> _Written task_:
Starting at the words "In relationships, criticism" in the passage on criticism in relationships and ending after "it really does.", write that part again with "criticism" replaced by "fault-finding".

> _Text section_:
○ ○ ○ ○

Another idea is that, talking about compliment, don't criticize. It's such a major part of relationships that I was trying to set up another girl and she was like sitting in her late 30s, newly religious, and she went out with a Swati guy and they're at a restaurant and she goes to wash for a sandwich and he goes and washes and she comes back and says a blessing before she ate her bread and he didn't say anything. And she says to him are you going to say a braha? He goes no, I just. And my hands are dirty. And she said to him you know you're supposed to say a bracha. And of course this relationship didn't work and I said to her afterwards I go, do you realize you were criticizing him? She says no, I wasn't. I go. Yes, you were Telling him. He needs to say it abruptly, is criticizing him? She goes no, I was trying to make him into a better guy. I said this is where a problem lies.

Speaker 1:

In relationships, criticism becomes such a part of people's lives that they don't realize they're criticizing. They have no idea. You know my mom was critical. She was, you know, ashkenazi and it became part of you know, some people in my family became very critical also and you don't realize you're critical because it becomes part of you. It's just part of your day. You don't think you're being criticized and it becomes part of your life. And criticizing tears apart a relationship, it really does.

○ ○ ○ ○

> _Data rows_:
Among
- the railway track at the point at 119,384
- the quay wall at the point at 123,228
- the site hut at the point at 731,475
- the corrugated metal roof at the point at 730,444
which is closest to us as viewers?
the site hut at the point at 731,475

○ ○ ○ ○

> _Task result_:
In relationships, fault-finding becomes such a part of people's lives that they don't realize they're criticizing. They have no idea. You know my mom was critical. She was, you know, ashkenazi and it became part of you know, some people in my family became very critical also and you don't realize you're critical because it becomes part of you. It's just part of your day. You don't think you're being criticized and it becomes part of your life. And criticizing tears apart a relationship, it really does.